I don’t have an answer. I’m about to close my computer and sleep through the rest of August’s naptime. I’m not going to wipe the crumbs off the table, or move the load in the washer into the dryer. And after I nap, I’m not even going to walk with August to the library to return our movies that are due today.
But what I’m going to do (and what I’ve needed to do all day) is pray for the grace to accept myself as I am. On days like today, there are a million thoughts of what I should have accomplished by now with my life, thoughts of who I could have cared for if I hadn’t been so concerned with myself, thoughts of the beautiful thing I could have been had I only gotten out of bed earlier and prayed like I meant it.

INSTRUCTION 1. Please pull out the part of the rows that opens with the line containing "What measure of" and closes with the line containing "Answer: (1084,134) →", and reproduce it verbatim.

Records of spatial reasoning questions
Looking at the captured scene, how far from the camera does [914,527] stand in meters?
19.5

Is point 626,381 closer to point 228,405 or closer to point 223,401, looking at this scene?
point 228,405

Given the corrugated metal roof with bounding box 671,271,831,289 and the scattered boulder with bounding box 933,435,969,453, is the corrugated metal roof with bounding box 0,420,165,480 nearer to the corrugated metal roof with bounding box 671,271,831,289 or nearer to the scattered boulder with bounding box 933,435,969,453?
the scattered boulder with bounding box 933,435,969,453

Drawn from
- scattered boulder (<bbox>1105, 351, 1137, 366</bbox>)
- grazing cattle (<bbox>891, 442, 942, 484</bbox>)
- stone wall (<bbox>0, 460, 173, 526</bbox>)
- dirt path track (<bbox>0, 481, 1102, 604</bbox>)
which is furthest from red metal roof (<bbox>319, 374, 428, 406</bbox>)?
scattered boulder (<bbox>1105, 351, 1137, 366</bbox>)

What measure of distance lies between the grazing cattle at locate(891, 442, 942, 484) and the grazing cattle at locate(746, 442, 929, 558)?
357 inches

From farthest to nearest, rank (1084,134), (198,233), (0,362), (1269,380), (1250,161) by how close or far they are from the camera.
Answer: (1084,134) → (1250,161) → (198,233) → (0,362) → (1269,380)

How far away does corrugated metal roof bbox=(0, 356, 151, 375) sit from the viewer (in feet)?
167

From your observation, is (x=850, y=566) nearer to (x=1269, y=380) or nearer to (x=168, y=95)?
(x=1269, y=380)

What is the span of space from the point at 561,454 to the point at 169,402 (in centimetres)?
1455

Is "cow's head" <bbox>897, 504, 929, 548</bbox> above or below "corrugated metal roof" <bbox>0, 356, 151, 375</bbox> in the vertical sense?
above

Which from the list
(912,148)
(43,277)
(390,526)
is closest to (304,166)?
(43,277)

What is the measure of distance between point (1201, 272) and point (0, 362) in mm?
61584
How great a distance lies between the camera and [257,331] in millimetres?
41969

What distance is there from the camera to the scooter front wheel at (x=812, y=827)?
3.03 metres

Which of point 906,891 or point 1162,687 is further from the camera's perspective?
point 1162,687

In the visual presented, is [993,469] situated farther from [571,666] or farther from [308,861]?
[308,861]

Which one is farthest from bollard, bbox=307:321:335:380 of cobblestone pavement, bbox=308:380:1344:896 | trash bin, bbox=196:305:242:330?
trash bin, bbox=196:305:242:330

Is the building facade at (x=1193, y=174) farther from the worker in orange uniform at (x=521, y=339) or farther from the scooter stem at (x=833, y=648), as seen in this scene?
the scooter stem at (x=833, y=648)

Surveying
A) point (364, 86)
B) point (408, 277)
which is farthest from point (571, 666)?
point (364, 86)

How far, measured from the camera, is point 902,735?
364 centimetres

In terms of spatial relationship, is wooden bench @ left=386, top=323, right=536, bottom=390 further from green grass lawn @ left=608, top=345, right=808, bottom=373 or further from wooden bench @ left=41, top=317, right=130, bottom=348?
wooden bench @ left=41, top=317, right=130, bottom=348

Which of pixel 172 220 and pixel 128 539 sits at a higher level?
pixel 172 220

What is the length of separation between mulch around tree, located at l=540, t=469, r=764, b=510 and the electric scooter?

INSTRUCTION 2. In the passage, what tasks does the writer say they are not going to do?

FULL ANSWER 1.
What measure of distance lies between the grazing cattle at locate(891, 442, 942, 484) and the grazing cattle at locate(746, 442, 929, 558)?
357 inches

From farthest to nearest, rank (1084,134), (198,233), (0,362), (1269,380), (1250,161) by how close or far they are from the camera.
Answer: (1084,134) → (1250,161) → (198,233) → (0,362) → (1269,380)

FULL ANSWER 2.
- Wipe the crumbs off the table
- Move the load in the washer into the dryer
- Walk with August to the library to return the movies that are due today